▶ [WORK INSTRUCTIONS]: Can you convert the records, starting with the line that contains "Based on the scene shown, which one in" and going on through the line that contains "3531 millimetres", into a two-column CSV headed text and answer? Use one row per record, put each value in its own quoted field, and replace line breaks with spaces.

[Entries drawn from a collection]
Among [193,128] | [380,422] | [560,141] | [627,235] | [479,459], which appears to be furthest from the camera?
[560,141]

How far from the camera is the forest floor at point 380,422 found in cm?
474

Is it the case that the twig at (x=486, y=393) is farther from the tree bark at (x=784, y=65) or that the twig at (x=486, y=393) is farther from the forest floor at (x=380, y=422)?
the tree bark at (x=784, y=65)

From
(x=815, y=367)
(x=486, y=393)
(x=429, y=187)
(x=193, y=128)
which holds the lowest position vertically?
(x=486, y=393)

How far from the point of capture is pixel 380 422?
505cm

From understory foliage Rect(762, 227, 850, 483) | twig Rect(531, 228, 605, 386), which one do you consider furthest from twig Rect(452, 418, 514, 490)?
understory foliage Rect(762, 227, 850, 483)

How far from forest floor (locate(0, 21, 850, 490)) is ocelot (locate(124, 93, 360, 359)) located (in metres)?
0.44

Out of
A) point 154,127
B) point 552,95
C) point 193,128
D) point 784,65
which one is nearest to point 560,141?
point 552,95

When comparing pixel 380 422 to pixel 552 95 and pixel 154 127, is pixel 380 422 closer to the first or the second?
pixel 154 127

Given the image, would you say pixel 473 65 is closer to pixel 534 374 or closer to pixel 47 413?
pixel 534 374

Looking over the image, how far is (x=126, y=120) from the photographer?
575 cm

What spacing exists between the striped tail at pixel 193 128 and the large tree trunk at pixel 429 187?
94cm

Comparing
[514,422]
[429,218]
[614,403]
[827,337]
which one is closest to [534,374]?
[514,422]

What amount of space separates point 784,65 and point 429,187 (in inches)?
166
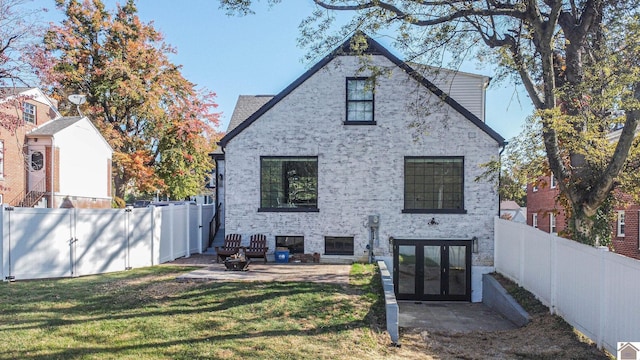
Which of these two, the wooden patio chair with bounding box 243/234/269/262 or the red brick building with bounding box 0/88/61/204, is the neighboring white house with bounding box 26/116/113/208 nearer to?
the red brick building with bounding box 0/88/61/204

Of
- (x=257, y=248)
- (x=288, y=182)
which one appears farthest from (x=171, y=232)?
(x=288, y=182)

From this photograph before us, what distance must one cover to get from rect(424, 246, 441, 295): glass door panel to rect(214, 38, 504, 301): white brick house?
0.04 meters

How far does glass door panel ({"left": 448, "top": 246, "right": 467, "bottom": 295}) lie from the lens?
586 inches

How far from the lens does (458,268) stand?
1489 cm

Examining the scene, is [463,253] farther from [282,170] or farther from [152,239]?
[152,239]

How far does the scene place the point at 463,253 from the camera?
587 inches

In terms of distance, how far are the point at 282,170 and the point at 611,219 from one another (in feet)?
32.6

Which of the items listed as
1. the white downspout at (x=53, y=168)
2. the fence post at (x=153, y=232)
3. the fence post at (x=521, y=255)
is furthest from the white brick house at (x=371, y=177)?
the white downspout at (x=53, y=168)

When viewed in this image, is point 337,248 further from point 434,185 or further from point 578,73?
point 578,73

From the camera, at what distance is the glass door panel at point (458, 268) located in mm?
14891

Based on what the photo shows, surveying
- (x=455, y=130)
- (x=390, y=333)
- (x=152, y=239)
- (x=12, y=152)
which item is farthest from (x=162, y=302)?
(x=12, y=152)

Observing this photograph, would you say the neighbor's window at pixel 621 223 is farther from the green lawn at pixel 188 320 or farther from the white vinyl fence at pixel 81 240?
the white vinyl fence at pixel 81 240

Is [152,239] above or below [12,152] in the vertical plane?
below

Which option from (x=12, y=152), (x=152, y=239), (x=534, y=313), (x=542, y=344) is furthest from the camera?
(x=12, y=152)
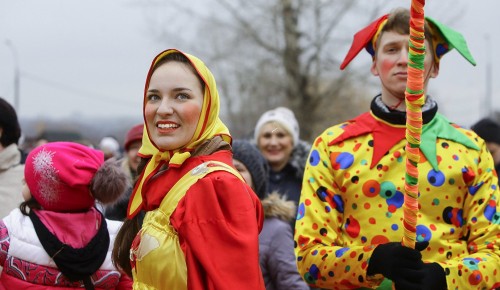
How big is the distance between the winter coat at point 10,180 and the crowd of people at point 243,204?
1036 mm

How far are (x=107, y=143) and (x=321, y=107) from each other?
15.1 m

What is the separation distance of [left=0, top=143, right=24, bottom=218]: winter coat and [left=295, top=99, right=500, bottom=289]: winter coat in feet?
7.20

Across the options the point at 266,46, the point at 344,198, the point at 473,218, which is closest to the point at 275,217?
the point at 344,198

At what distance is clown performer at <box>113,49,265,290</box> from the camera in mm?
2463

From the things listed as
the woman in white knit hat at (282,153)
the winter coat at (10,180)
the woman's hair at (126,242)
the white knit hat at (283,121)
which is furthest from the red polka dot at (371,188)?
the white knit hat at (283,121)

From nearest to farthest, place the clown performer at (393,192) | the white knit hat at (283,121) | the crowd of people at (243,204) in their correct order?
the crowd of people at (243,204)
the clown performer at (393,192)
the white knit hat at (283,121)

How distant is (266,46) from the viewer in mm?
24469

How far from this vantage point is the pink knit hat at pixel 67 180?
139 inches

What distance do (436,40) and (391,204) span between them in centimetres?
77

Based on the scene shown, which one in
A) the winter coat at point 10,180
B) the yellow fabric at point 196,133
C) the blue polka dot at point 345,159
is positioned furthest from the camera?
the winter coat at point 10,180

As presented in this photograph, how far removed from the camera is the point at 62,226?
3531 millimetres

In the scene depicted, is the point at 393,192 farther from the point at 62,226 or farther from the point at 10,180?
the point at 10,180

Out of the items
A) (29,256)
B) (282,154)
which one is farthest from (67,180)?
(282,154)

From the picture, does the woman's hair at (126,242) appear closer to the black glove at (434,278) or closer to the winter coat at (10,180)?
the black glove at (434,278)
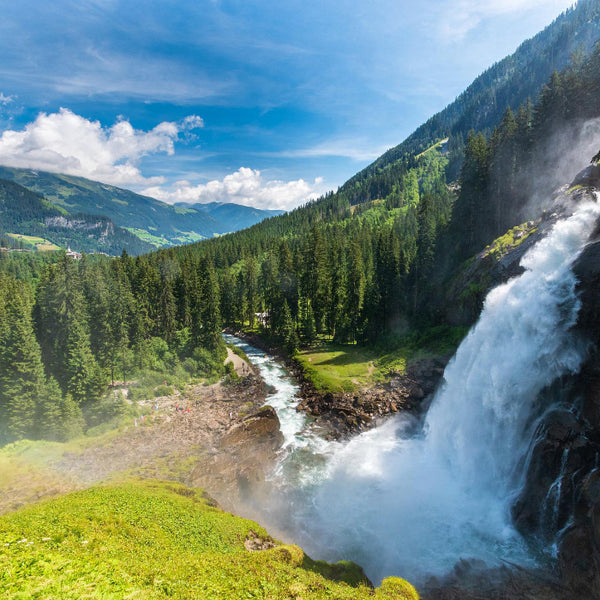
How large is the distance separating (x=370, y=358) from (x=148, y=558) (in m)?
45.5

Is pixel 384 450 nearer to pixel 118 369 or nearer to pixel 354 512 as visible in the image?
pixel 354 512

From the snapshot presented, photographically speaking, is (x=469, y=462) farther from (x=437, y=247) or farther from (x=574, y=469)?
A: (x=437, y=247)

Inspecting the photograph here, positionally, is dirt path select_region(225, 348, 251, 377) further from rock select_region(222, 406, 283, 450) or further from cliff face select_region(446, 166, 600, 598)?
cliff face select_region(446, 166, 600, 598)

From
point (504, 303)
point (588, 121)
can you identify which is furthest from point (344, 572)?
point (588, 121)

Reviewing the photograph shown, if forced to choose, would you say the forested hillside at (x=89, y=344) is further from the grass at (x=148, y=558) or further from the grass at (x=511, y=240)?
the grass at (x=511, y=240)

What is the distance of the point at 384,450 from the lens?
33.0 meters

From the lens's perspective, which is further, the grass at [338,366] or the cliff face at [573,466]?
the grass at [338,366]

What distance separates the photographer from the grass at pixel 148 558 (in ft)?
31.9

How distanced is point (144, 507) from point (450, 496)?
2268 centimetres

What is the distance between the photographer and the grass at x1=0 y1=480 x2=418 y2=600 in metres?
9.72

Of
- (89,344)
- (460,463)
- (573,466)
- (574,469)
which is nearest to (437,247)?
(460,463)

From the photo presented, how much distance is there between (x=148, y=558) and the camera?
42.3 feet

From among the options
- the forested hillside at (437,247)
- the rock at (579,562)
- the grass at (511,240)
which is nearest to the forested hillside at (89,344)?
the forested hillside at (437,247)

...

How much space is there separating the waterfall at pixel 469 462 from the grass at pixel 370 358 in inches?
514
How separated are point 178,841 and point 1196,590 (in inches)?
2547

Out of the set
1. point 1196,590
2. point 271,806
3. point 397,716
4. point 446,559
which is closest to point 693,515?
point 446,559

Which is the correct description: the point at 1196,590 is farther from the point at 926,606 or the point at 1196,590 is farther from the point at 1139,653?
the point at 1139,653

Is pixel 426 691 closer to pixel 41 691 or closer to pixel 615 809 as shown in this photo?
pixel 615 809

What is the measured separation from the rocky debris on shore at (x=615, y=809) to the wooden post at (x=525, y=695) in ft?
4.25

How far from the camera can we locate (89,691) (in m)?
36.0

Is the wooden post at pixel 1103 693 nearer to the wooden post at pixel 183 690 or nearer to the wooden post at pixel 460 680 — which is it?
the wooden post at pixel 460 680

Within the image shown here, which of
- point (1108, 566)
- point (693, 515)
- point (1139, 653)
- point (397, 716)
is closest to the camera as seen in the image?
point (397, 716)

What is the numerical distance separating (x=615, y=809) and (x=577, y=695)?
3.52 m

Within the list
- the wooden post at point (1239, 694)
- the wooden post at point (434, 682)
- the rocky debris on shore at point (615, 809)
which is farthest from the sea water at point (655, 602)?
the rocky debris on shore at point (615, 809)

▶ [FINISHED TASK]:
text,answer
"Based on the scene shown, which one in A) the winter coat at point 10,180 B) the yellow fabric at point 196,133 C) the blue polka dot at point 345,159 is positioned furthest from the camera?","the winter coat at point 10,180"
"As presented in this photograph, how far removed from the camera is the point at 62,226?","3531 millimetres"